_Supplied text_

Content starts

One of the great unintended consequences of my job, having covered the IT security space for nearly four years, is my great inability to accurately gauge the awareness that mainstream America has for cyber-risks.

Because I am so immersed in the topic, covering stories on a daily basis, writing about the vast array of vulnerabilities and breaches, legislation and lawsuits, phishing and spam, arrests and prosecutions, that I often forget infosec is not your typical cocktail party material.

But while I am certain that most of my friends and family aren't aware of even a small percentage of the digital threats out there today, I do believe that they are catching on to the problem, bit by bit.

The tipping point is still not here -- just last night, for example, I was borrowing a friend's laptop and noticed it didn't have active AV protection. She didn't seem too pressed to fix the problem.

Content ends

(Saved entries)

Content starts

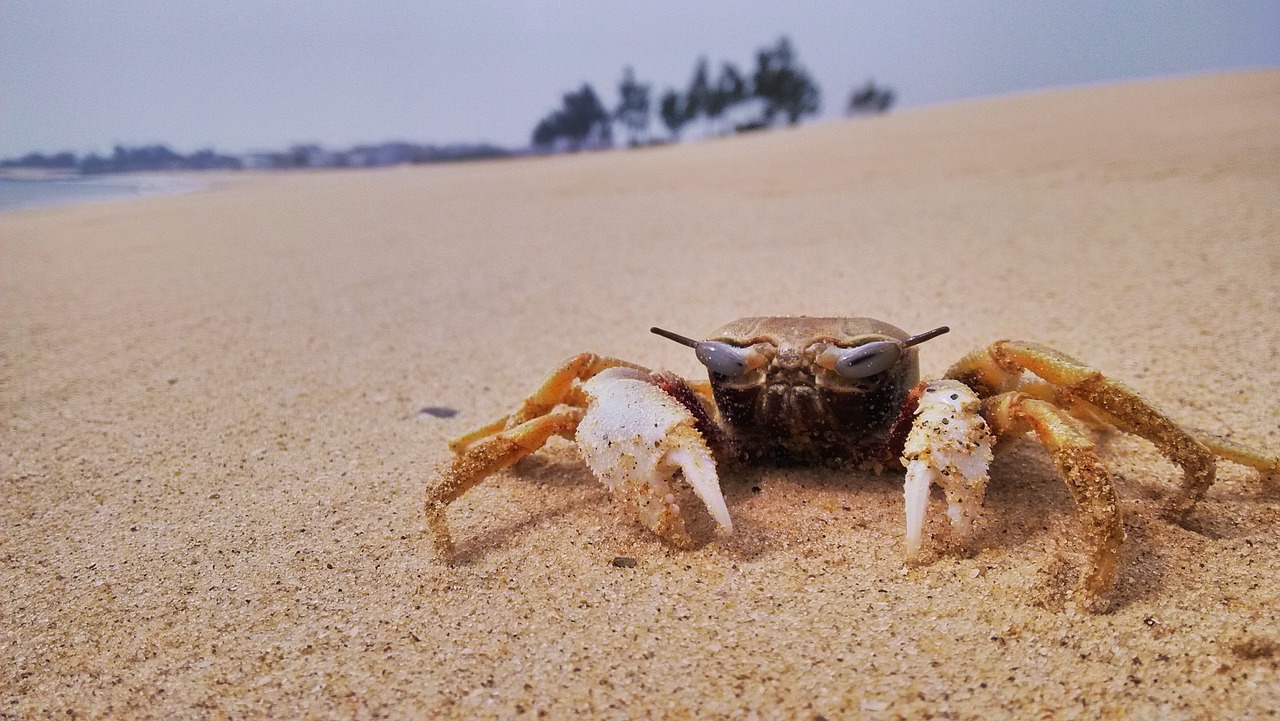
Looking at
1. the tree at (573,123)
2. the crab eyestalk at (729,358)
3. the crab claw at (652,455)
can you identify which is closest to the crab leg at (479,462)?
the crab claw at (652,455)

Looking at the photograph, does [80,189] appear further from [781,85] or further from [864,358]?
[781,85]

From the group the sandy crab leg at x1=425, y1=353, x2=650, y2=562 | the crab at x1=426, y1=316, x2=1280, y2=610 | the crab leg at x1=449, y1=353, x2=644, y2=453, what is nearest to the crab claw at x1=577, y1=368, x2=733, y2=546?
the crab at x1=426, y1=316, x2=1280, y2=610

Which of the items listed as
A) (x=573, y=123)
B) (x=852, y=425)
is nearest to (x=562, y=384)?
(x=852, y=425)

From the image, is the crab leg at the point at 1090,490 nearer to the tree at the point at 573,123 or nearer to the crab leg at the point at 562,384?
the crab leg at the point at 562,384

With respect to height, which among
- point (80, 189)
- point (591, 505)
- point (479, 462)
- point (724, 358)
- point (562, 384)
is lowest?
point (591, 505)

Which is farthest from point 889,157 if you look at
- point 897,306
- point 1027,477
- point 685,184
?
point 1027,477

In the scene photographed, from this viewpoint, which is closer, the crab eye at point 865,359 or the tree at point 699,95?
the crab eye at point 865,359

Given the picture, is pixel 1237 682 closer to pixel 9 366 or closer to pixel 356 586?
pixel 356 586
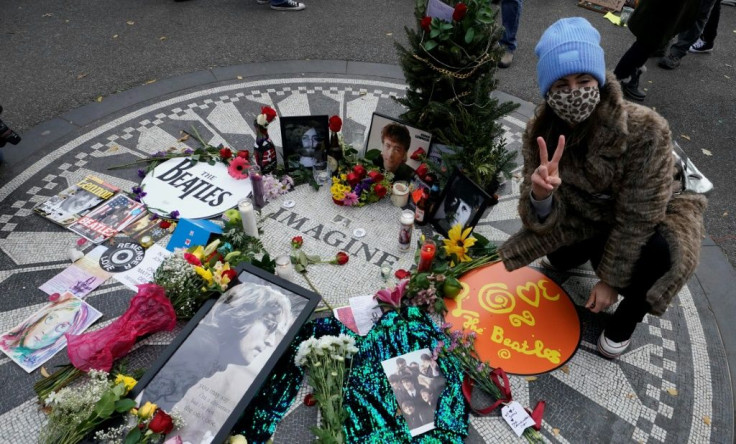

Content ends

_What to do_
(1) According to the passage on cyber-risk awareness, for how long has the writer covered the IT security space?
(2) Edit the passage on cyber-risk awareness, starting at "Because I am" and ending at "cocktail party material.", so that "cocktail party" becomes "dinner party".

_Results by task_
(1) Nearly four years.

(2)
Because I am so immersed in the topic, covering stories on a daily basis, writing about the vast array of vulnerabilities and breaches, legislation and lawsuits, phishing and spam, arrests and prosecutions, that I often forget infosec is not your typical dinner party material.